As far as the other two resistors go: You could always upgrade them to ones with a higher watt rating. Typically, heatsinked resistors exceed a 25-watt rating, which is quite large.

davidwdyer
07-30-2011, 01:25 PM
Please excuse my ignorance here.

When you measure the resistance, do you do it with the "knob" turned all the way to the left (counter clockwise) or to the right (clockwise)?

mechanicalmagic
07-30-2011, 01:30 PM
Please excuse my ignorance here.

When you measure the resistance, do you do it with the "knob" turned all the way to the left (counter clockwise) or to the right (clockwise)?
Makes no difference.
(That's the center terminal.)

DJ

b2u44
07-30-2011, 01:35 PM
Yeah, what DJ said.

The center terminal is what varies in resistance.

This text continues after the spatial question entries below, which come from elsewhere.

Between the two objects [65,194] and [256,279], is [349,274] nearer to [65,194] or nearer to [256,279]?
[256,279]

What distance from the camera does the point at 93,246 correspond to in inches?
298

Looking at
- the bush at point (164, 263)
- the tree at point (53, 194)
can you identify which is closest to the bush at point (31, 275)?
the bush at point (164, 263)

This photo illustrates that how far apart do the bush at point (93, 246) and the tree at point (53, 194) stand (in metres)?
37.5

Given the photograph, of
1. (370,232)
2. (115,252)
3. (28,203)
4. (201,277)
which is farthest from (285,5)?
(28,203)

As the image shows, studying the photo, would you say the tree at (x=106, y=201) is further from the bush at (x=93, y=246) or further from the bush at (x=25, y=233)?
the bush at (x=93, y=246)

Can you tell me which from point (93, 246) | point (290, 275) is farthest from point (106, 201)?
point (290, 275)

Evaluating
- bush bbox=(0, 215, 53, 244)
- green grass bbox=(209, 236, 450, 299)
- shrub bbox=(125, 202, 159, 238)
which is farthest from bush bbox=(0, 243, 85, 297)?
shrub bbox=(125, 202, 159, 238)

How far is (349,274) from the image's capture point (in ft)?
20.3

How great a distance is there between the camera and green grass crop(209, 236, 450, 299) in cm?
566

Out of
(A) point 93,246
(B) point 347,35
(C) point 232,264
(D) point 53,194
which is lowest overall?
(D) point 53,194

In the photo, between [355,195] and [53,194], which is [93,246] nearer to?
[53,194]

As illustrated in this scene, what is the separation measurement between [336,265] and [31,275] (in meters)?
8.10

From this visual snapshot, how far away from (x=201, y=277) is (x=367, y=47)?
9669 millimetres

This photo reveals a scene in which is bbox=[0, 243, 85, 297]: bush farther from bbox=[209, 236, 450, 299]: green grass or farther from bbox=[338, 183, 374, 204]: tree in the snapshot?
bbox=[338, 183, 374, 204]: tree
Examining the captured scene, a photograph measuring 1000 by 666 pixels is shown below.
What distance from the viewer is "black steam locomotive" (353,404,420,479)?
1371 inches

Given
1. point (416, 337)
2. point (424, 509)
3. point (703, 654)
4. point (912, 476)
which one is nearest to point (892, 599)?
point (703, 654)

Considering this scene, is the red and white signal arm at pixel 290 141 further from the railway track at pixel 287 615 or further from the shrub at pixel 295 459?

Within the pot, there's basically a resistive wire running in a circle from one of the side terminals to the other side terminal. The center terminal connects to a 'wiper' which slides along this wire. As the wiper is moved closer to one terminal, the resistance between the wiper and that terminal decreases, while it increases between the wiper and the other terminal. Potentiometers are spec'd by the overall resistance of that wire (i.e. from one end to the other) which is why you measure from the two outer terminals and ignore the middle one.

MaxHeadRoom
07-30-2011, 01:37 PM
Speed control pots are usually from 5k to 10k, make sure you get a linear version, not logarithmic.
If you ever have to replace these drives, the KB and Baldor versions have been around for a long time and are relatively cheap.
Max.

JoeFin
07-30-2011, 01:39 PM
I got a "nothin" on that part number from google which is pretty rare

davidwdyer
07-30-2011, 01:39 PM
Aha!!!!!:)

That explains it. I think the one on the drill press will be easier to get to.

How about the one which I took out? Could I just measure that? The defect was that it would start slowly as normal, but when you moved it a little bit, the motor took off uncontrollably. Could I still use it to measure?

davidwdyer
07-30-2011, 01:42 PM
Still another dumb question. How do you know it the pot is "linear" or logarithmic?

Here, the people who "help" you at the counter don't know much and are not very helpful.

Black_Moons
07-30-2011, 01:43 PM
The remaining pot on the circuit board has absolutely 0 relation to the one thats fryed and hence has absolutely NO REASON to be the same value.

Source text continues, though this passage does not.